Greg knew of a hostel called Captain’s where the rooftop commanded a nice view of the river and the buildings across from it, so we went up to rest our tired feet and get a drink. Backpacks lined the sofas in the lobby, while Europeans lined the desk. The bar was at the top of the building, with steel tables and a great view of the skyline. Only a few people, all foreigners, were sitting there looking dispassionate and cool, except for a group of excited Spaniards in the corner.

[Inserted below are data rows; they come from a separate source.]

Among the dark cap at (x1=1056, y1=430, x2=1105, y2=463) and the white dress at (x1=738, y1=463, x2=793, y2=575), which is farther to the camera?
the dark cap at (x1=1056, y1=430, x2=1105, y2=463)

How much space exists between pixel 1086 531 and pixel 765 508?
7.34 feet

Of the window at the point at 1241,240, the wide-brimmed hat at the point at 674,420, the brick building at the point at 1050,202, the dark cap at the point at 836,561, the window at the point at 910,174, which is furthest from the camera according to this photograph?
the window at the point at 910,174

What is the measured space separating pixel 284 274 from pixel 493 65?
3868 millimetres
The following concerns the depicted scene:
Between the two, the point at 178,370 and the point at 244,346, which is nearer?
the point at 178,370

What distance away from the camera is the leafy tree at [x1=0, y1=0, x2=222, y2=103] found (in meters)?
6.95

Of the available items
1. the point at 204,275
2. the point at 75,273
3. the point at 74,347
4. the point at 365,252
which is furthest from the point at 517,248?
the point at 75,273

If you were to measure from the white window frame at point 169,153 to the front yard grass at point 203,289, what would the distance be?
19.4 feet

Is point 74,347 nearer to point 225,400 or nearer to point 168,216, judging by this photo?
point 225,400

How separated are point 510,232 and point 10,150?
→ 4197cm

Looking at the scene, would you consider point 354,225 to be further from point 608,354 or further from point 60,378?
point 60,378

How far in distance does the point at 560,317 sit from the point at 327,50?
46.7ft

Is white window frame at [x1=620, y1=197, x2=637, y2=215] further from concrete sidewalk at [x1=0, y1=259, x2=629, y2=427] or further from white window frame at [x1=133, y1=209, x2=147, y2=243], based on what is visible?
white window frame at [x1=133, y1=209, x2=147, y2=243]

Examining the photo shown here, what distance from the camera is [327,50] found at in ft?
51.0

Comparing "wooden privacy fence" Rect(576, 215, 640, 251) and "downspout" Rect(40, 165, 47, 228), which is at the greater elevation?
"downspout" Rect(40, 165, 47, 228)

The clock tower on one of the Bund buildings chimed out the hour as dusk fell, and I stood on the railing to get shots of the view.

We were chatting over drinks when the whole place was blasted with white light, and I saw that at least two of the buildings across the river are covered with huge TV screens.

Lennet showed up after getting off work, and we chatted and drank some more before setting out up the Bund so I could get some pictures. I didn’t want the traditional shots of the place, as they’re readily available already, but the alleys between the Bund buildings looked facinating at night. Unfortunately, most of them were guarded, so Greg and Lennet would go in first, create a diversion, after which I’d walk in and take advantage of their distraction of the guard to take a few shots. It worked pretty well, I have to say.

We got to the top of the Bund without being arrested, and proceeded around to a park I suspect now was the infamous “No Chinese or Dogs” sign park. We didn’t go in, however, but found an old half-torn-down cathedral next door. It looked like it was once a brilliant building, but now was half rubble. Greg climbed over the wall, which consisted of dangerously loose bricks and half a window, but we were too chicken to follow, as police rode by on motorcycles and Lennet donated his beer can to a passing collector.

By now it was way past dinner time, and we were all hungry, so we walked up to the city hall area in search of a restaurant Greg remembered from years ago. Unfortunately, it wasn’t there any more. “Typical Shanghai,” Greg remarked, though you could say the same of many cities, including Taipei. I bought a green apple-flavored Kirin to drink as we walked. It was delicious.

“You know why we’re down here and you’re on that bus?” Greg shouted at a passing busload of Western tourists, who gaped at him. “It’s because we SPEAK CHINESE and YOU DON’T! Whatever you do, STAY ON THE BUS!” Greg’s a fun drunk.

The city hall area is host to enormous old department stores, and everything is lit up. Photographers lined up to take pictures of the neon streets, but I didn’t join in. I didn’t bring my telephoto lens, for one thing, and it also just seemed like a hackneyed shot.

We continued west and came across another “Yonghe Da Wang” that was just about to close, so we ate there until they closed and then caught a taxi. Unfortunately, the cabbie didn’t know anything about Shanghai, so we caught another, driving past more luxury high-rises on our way back to Zhongshan Park.